Senate bill for advance refunding kicks off public finance bill introductions

Bipartisan bills to expand the use of tax-advantaged bonds that are being reintroduced in the new Congress have favorable odds for being signed into law this year.

The most notable one for the public finance sector came first on Thursday with the reintroduction of a Senate bill to reinstate tax-exempt advance refunding sponsored by Sen. Roger Wicker, R-Miss.

Other bills expected to be reintroduced in the coming weeks involve other muni-friendly provisions of last year’s House-passed infrastructure bill known as Moving Forward Act, which died in the then-Republican-controlled Senate.

Sen. Roger Wicker, R-Miss., spoke Tuesday during the annual National Association of State Treasurers Legislative Conference.
Bloomberg News

“Everything is queued up,” said Emily Brock, director of the federal liaison center of the Government Finance Officers Association. “This time I get the feeling the next step is integrating major tax concepts into an infrastructure bill.”

Reinstatement of tax-exempt advance refunding is a top priority among various public finance groups ranging from the Securities Industry and Financial Markets Association to the Bond Dealers of America and government groups such as the Government Finance Officers Association.

Wicker is one of eight Senate Republicans who are sponsoring the advance refunding bill, which has seven Democratic cosponsors led by Sen.

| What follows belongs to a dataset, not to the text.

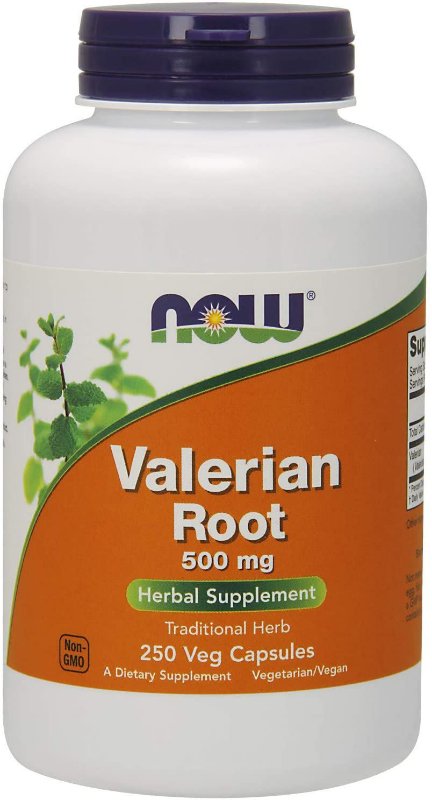 Valerian Root Raíz De Valeriana 500mg 250 Vcaps Now Foods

Debbie Stabenow of Michigan.

Wicker spoke Tuesday during the annual National Association of State Treasurers Legislative Conference which was live streamed.

The legislation has been named the LOCAL Infrastructure Act with LOCAL serving as an acronym for Lifting Our Communities through Advance Liquidity.

SIFMA President and CEO Kenneth Bentsen, Jr. called the reintroduction of the Wicker-Stabenow advance refunding bill a signal of “their commitment to infrastructure investment.”

“By reducing their debt service expenses, states and localities would free up their borrowing capacity for new investments in infrastructure and other important public projects, in turn boosting their local economies with the creation of new jobs and making public services more affordable,” Bentsen said.

A House version of the bill also is expected to be reintroduced soon by its bipartisan cosponsors, Reps. Dutch Ruppersberger, D-Md., and Steve Stivers, R-Ohio.

Their Investing in Our Communities Act had 31 cosponsors in the last Congress, including eight Republicans. Among the GOP sponsors was Rep. Sam Graves of Missouri, the ranking Republican on the House Transportation and Infrastructure Committee.

A spokesman for Ruppersberger said Friday the sponsors are optimistic that their advance refunding measure will be included in comprehensive infrastructure legislation this year. Spokesman Jamie Lennon also said the House advance refunding bill is expected to be reintroduced around mid-March. “We are currently gathering original cosponsors,” Lennon said in an email.

Wicker also was the co-author in the last Congress with Sen. Michael Bennet, D-Colo. of bipartisan legislation to restore direct-pay bonds for financing infrastructure.

The Wicker-Bennet American Infrastructure Bonds Act as proposed in the last Congress would provide a 35% federal subsidy to taxable bonds from the date of enactment through 2026, when the subsidy would drop to an estimated revenue-neutral rate of 28%.

Other muni-related provisions of last year’s House infrastructure bill included an increase to $30 million from $10 million for small borrowers for the amount of tax-exempt bonds that they can issue in a year and remain eligible to sell them to banks under favorable bank-qualified status.

The lead bipartisan House sponsors of the small borrower bill are expected to continue to be Democratic Rep. Terri Sewell of Alabama and Republican Rep. Tom Reed of New York.

This year’s infrastructure legislation is expected to have a strong focus on climate change, which should boost the chances for inclusion of legislation proposed in the last Congress by Sens. Bennet and Rob Portman, R-Ohio, known as the bipartisan Carbon Capture Improvement Act.

The Bennet-Portman bill would allow the use of tax-exempt private activity bonds for 100% of the eligible equipment that is used for capturing and injecting into the ground more than 65% of carbon dioxide emissions from a given facility. If less than 65% is captured and sequestered, then tax-exempt financing would be permitted on a prorated basis.

Another provision of last year’s House infrastructure bill would have created a new program of $30 billion for qualified school infrastructure bonds through annual increments of $10 billion.

Another muni-friendly bill proposed in the last Congress involved raising the current cap on PABs used for surface transportation and freight improvement projects by $5.8 billion. That proposal by Sens. Mark Warner, D-Va., and John Cornyn, R-Texas, was known as the Building United States Infrastructure and Leveraging Development (BUILD) Act.